たまたま別の企画で日本に訪れていたのだが、ブラックアウト後の日本を
母国イギリスに報道する事になったのだ。
まだ若いリポーターの女性が、つとめて冷静にコメントしようとしているのが分かった。
少し緊張気味なのは、テレビカメラが向いている所為なのか、それとも身の回りの状況の所為なのかは解らない。
わずかに震える緊張を隠せぬ声で現状を報告している。
「現在ここ日本の東京では、巨大停電後の大都市に散発的な銃撃音が鳴り響いております。
どうやら街中で銃撃戦が繰り広げられている模様です。テロでしょうか?
詳しい情報は入っておりません」
そのカメラ映像には、遠く”タタタンッ”と発砲の音が入り、それはビルに木霊するかの様に響いていた。
アシスタントが生放送中にも関わらず、コメントを遮ってリポーターに紙を手渡す。
それに目を落とした女性リポーターが、驚きを隠せない様子で続けた。
「ただいま日本では正体不明の軍隊に侵略を受けている模様です。東京の街中では激しい銃撃戦が繰り広げられ、多数の死傷者が出ている様ですが、ここ新宿ではまだ遠く銃撃の音が聞こえるのみです」
その言葉の内容通り、不釣り合いな静けさが辺りを包んでいる。
「繰り返します・・・」と同様の文面を読むリポーターの周囲は、どこからともなく煙が流れてきて、辺り一帯を徐々に煙が包んでいく・・・
画面上のリポーター後方20m位の所を、クタクタになった背広をだらしなく着込んだ中年男性が、車道を横切っていく・・
とその時!
どこからか飛来した砲弾がビルに着弾し、爆音と共にコンクリートやガラスをまき散らしてその男性に降り注ぎ下敷きにした!
悲鳴を何とか噛み殺した女性のリポーターが
「ここも危険な様です!私たちも非難します!」声を張り上げた。
逃げ惑う人々がリポーターの後ろを走りぬけ、激しく揺れる画面に映し出されている。
林立するビルの隙間から飛来した榴弾が人々の中に落ち爆発した!
人々を吹き飛ばす生々しい映像が映し出される。
「早く!!」女性リポーターがクルー達をせかし、駆け出したカメラの映像に3発目の榴弾が飛来し爆発する画が映った。
大通りから雑居ビルが立ち並ぶ、看板や広告が軒につらなる細い路地に一行は逃げ込んだ。
鼻を刺す様な煙が立ち込め、昼だと言うのに視界が悪くなっている・・・
気付くと女性リポーターは煙の中に一人ぽつんと立っていた。
まるで悪い夢に彷徨い込んでしまったかの様な世界に、銃撃の音と爆発音が鳴り響いている。
慣れない異国で道に迷ってしまった不安から、動き出せずにいる彼女の前で、煙越しに大きな影が動いた。

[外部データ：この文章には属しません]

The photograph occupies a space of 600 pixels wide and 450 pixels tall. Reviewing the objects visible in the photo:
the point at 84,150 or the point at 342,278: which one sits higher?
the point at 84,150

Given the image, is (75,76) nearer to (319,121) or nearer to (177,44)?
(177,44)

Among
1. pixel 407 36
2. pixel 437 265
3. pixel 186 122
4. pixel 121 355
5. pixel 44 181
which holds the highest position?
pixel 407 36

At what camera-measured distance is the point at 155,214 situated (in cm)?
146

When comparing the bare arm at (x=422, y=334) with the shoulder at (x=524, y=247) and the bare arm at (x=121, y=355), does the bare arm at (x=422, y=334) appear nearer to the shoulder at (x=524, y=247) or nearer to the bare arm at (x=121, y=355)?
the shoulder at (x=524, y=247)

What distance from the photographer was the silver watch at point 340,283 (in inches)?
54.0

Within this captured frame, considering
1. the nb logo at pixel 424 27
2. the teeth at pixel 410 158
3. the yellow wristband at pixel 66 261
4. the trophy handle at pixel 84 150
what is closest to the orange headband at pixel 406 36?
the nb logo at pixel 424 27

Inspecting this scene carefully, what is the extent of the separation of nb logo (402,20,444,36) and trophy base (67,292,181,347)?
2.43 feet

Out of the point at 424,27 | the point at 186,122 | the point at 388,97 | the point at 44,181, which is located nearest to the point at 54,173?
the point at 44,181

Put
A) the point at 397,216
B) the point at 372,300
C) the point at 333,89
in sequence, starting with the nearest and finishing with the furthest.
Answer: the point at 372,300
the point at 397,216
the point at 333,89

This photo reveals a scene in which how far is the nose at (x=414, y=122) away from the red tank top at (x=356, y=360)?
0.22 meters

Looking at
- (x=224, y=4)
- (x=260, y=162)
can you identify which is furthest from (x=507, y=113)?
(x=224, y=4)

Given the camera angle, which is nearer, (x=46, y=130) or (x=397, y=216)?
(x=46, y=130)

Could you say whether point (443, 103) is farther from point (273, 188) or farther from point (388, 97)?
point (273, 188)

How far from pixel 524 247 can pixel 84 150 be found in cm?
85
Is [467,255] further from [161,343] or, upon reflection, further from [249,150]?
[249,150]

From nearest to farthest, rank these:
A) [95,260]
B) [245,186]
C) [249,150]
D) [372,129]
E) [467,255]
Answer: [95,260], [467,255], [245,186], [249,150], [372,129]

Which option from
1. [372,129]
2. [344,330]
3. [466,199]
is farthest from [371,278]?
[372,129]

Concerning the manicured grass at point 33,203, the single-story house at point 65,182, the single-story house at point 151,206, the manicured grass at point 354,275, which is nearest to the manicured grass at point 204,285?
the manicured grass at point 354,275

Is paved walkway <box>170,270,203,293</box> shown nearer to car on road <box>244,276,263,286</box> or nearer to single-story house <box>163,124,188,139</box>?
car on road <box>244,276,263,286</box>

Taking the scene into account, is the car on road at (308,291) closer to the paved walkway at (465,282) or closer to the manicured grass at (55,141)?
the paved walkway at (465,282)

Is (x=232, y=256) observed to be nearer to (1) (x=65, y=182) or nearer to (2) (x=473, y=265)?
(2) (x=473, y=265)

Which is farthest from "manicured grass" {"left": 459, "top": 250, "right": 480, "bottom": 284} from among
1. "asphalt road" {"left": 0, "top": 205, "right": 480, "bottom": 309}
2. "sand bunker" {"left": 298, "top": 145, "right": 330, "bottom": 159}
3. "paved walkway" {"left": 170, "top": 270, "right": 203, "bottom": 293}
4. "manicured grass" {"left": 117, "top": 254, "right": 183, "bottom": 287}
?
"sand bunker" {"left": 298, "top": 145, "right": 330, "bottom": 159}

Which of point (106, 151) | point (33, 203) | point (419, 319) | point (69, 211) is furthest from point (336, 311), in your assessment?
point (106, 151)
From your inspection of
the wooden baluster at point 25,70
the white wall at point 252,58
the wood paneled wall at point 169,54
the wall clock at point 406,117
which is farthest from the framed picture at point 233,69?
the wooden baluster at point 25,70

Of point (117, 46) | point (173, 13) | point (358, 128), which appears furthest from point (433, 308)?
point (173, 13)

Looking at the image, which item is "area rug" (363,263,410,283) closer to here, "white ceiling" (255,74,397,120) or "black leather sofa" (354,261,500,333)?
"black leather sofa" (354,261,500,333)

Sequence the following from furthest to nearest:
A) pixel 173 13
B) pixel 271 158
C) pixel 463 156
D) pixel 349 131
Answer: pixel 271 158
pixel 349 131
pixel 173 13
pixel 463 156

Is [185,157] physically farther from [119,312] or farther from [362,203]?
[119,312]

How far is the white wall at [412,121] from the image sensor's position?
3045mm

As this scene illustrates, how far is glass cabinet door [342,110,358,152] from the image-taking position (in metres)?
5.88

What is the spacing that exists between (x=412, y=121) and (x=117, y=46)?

恐怖で立ちすくんだ彼女の前に、5~6mほどの大きさのずんぐりとした人型のマシーンが、煙の中からぬっと現れる。
まるで煙に溶け込むかの様なその外観色のBRと、目があった。
BRはおもむろに腕と一体になっている右腕の銃口を彼女に向けたその時、
アスファルトを噛むスリップ音と共に、刀らしき物を持った人型が突っ込んで来た!
体当たりしながら突きこまれた超振動波刀がBRの脇腹を突き刺し、激しい音をたて2機のBRが雑居ビルに突っ込んだ!
一瞬あたりに静けさが戻り、逃げ出す事もできず緊張の面持ちで女性リポーターが見ていると、日本のBRライジンが立ち上がった。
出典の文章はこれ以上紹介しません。